Approximate nutrition per serving: 107 calories, 2 grams fat (no saturated, fat, 17 percent fat calories), 15 grams protein, 6 grams carbohydrate, 48 milligrams cholesterol, 1 gram dietary fiber, 65 milligrams sodium.

Delicious Oven French Fries

Believe it or not, these spices will make you temporarily forget about deep-fried potatoes. The batch we made, while flavorful, was softer than traditional french fries, so we’re suggesting mixing the vegetable oil with the spices to evenly coat the fries, rather than brushing the oil on one side after they are put in the pan. Also, many of the fries we made stuck to the pan; set the pan on the lowest rack of the oven so that doesn’t happen to yours.

Adapted from “Keep the Beat: Heart Healthy Recipes.”

4 large russet potatoes (about 2 pounds), scrubbed

1 teaspoon garlic powder

1 teaspoon onion powder

1/4 teaspoon salt

1 teaspoon ground white pepper

1/4 teaspoon ground allspice

1 teaspoon dried hot pepper flakes

1 tablespoon vegetable oil

Have ready a large bowl with ice water.

Cut the potatoes in half lengthwise, then into 1/2 -inch strips. Under cool running water, rinse the potatoes to remove starch, then place them in the ice-water bath. Let sit for 30 minutes to thoroughly chill the potatoes; if making ahead, cover and refrigerate.

Meanwhile, combine the remaining ingredients in a resealable plastic bag.

Place an oven rack on the lowest position and preheat the oven to 475 degrees.

Remove potatoes from the ice-water bath and pat them dry with paper towels. Place the potatoes in the bag with the spices and oil and shake to coat evenly. Spread the potatoes in a single layer on a nonstick rimmed baking sheet.

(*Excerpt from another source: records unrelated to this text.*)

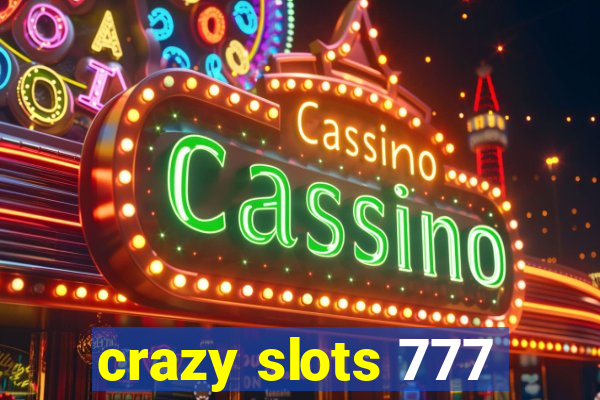 crazy slots 777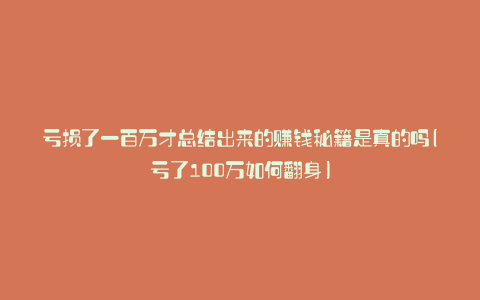 亏损了一百万才总结出来的赚钱秘籍是真的吗(亏了100万如何翻身)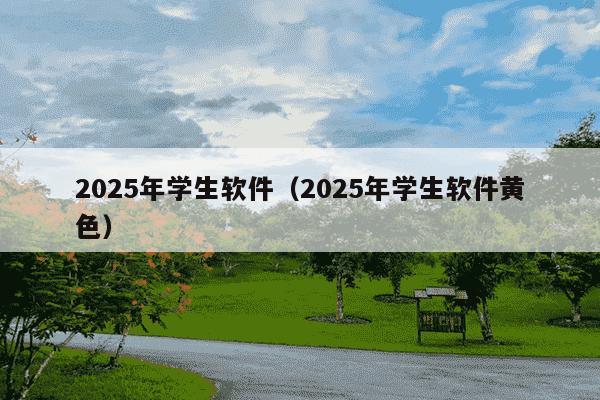 2025年学生软件(2025年学生软件黄色)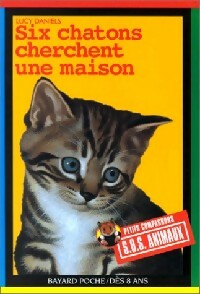 Livrenpoche : Six chatons cherchent une maison - Lucy Daniels - Livre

Cover the sheet with aluminum foil and bake for 15 minutes. Remove the foil and continue baking, turning the fries occasionally until golden brown, 15 to 20 minutes more. Serve hot.

Yield: 5 servings

Approximate nutrition per serving: 160 calories, 3 grams fat (no saturated fat, 17 percent fat calories) 5 grams protein, 29 grams carbohydrate, no cholesterol, no dietary fiber, 122 milligrams sodium.

Smothered Greens

What seems like a voluminous amount of greens cooks down quickly. The turkey, which replaces the traditional pork fat, adds a surprising smokiness, and the taste of cloves is assertive. Our only tweak to this is to suggest a sprinkling of salt, if your diet permits.

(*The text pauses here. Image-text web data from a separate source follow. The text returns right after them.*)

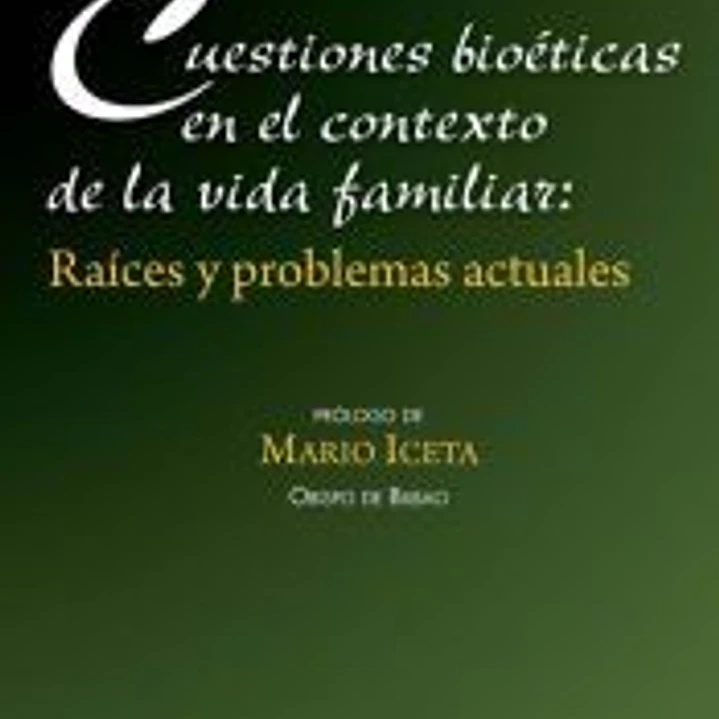 Cuestiones bioéticas en el contexto de la vida familiar 1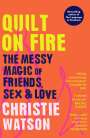 Christie Watson: Quilt on Fire, Buch
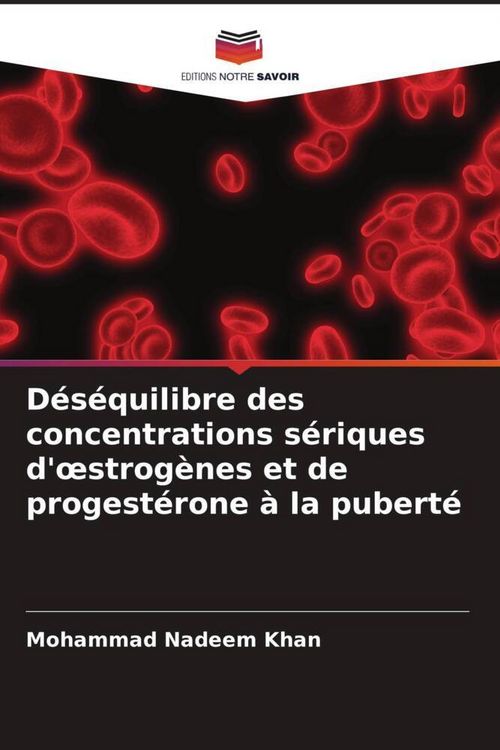 Produktbild: D&eacute;s&eacute;quilibre des concentrations s&eacute;riques d'&iquest;strog&egrave;nes et de progest&eacute;rone &agrave; la pubert&eacute;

Adapted from “Keep the Beat: Heart Healthy Recipes.”

2 pounds greens (about 18 cups packed; may use mustard, turnip, collard greens or kale, or a mixture)

3 cups water

1 tablespoon chopped red chili peppers (may substitute with a few drops of hot pepper sauce, such as Tabasco)

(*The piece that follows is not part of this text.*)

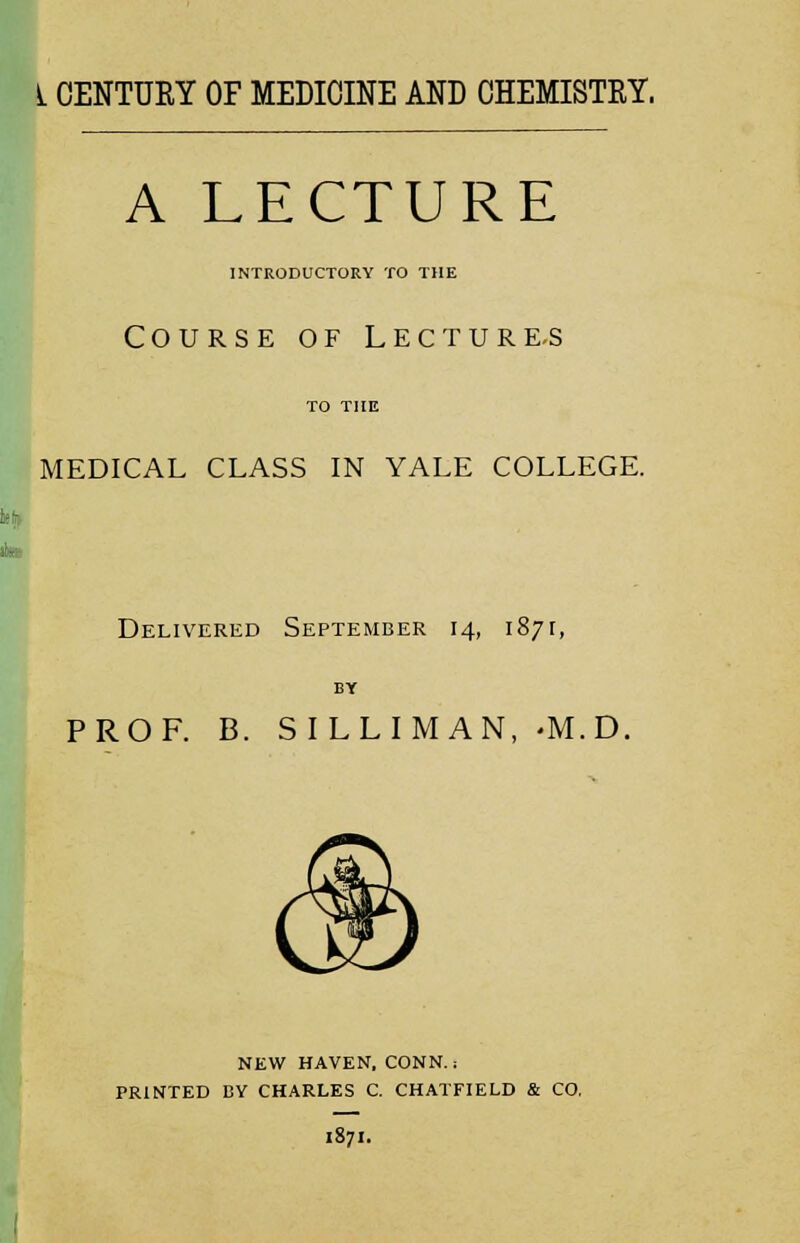 A LECTURE INTRODUCTORY TO THE Course of Lecture-s MEDICAL CLASS IN YALE COLLEGE. Delivered September 14, 1871, PROF. B. SILLIM AN, -M.D. NEW HAVEN. CONN.: PRINTED BY CHARLES C. CHATFIELD & CO. 1871.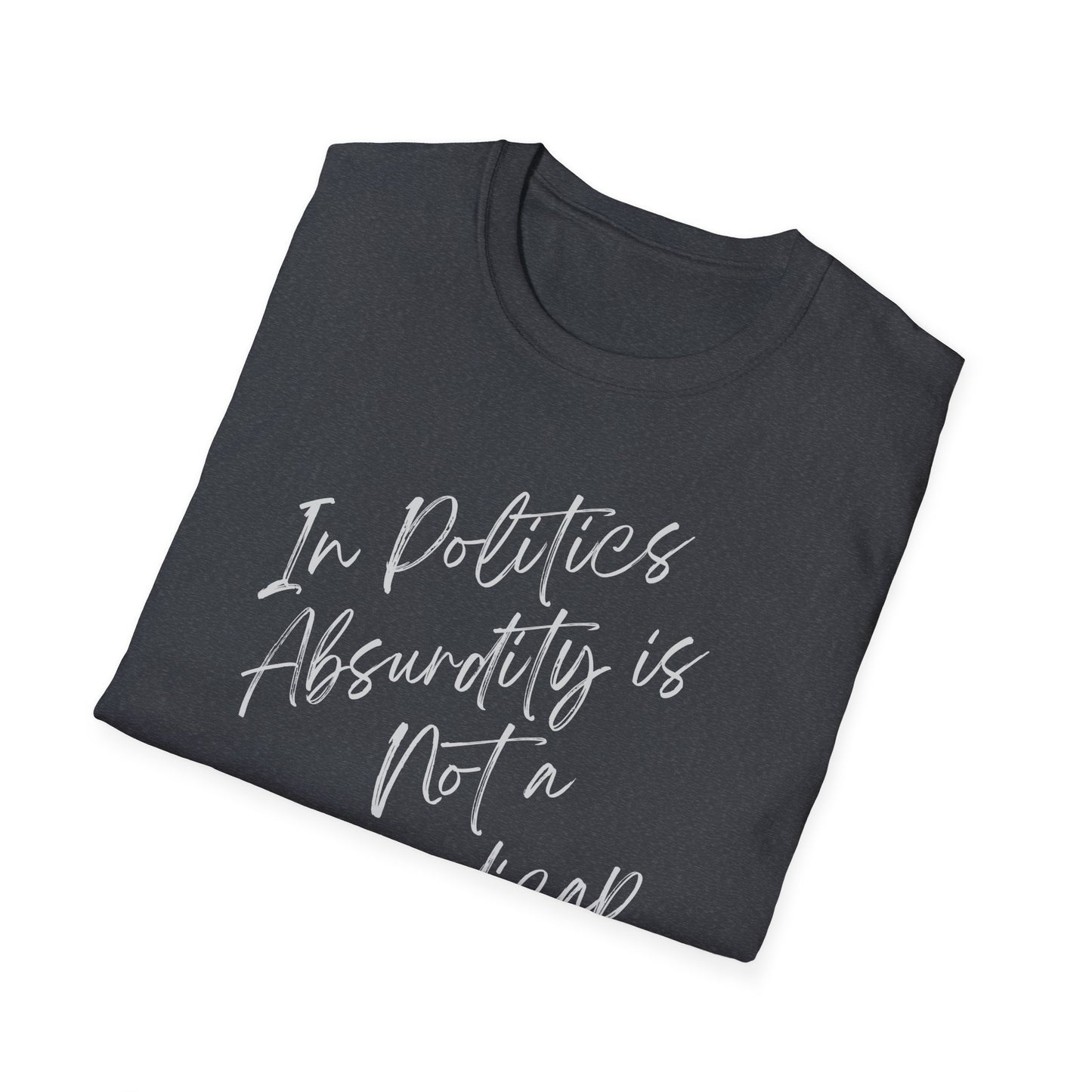 In Politics, Absurdity is Not a Handicap | Unisex Softstyle T-Shirt with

1/4 teaspoon cayenne pepper

1/4 teaspoon ground cloves

2 cloves garlic, crushed

1/2 teaspoon dried thyme

1 scallion, chopped (both white and green parts)

1 teaspoon ground ginger

1/4 cup chopped onion

1/4 pound skinless smoked turkey breast, roughly chopped

Salt (optional)

Wash the greens thoroughly in cool water, making sure to get rid of any sand or grit. Remove and discard the stems, and dry the greens slightly with paper towels. Tear the greens into bite-size pieces and set aside.

Meanwhile, in a large pot over high heat, bring the water to a boil and add the remaining ingredients. Once the mixture has come to a boil, add the greens. Stir to incorporate the seasonings and reduce the volume of greens, about 1 minute.

Reduce heat to low and cook, uncovered, 20 to 30 minutes, or until the greens are tender. Add salt, if desired, to taste. Before serving, discard the garlic, if desired.

Yield: 4 to 5 servings

Approximate nutrition per serving (based on 5): 87 calories, 1 gram fat (no saturated fat, 10 percent fat calories), 8 grams protein, 14 grams carbohydrate, no cholesterol, 7 grams dietary fiber, 287 milligrams sodium.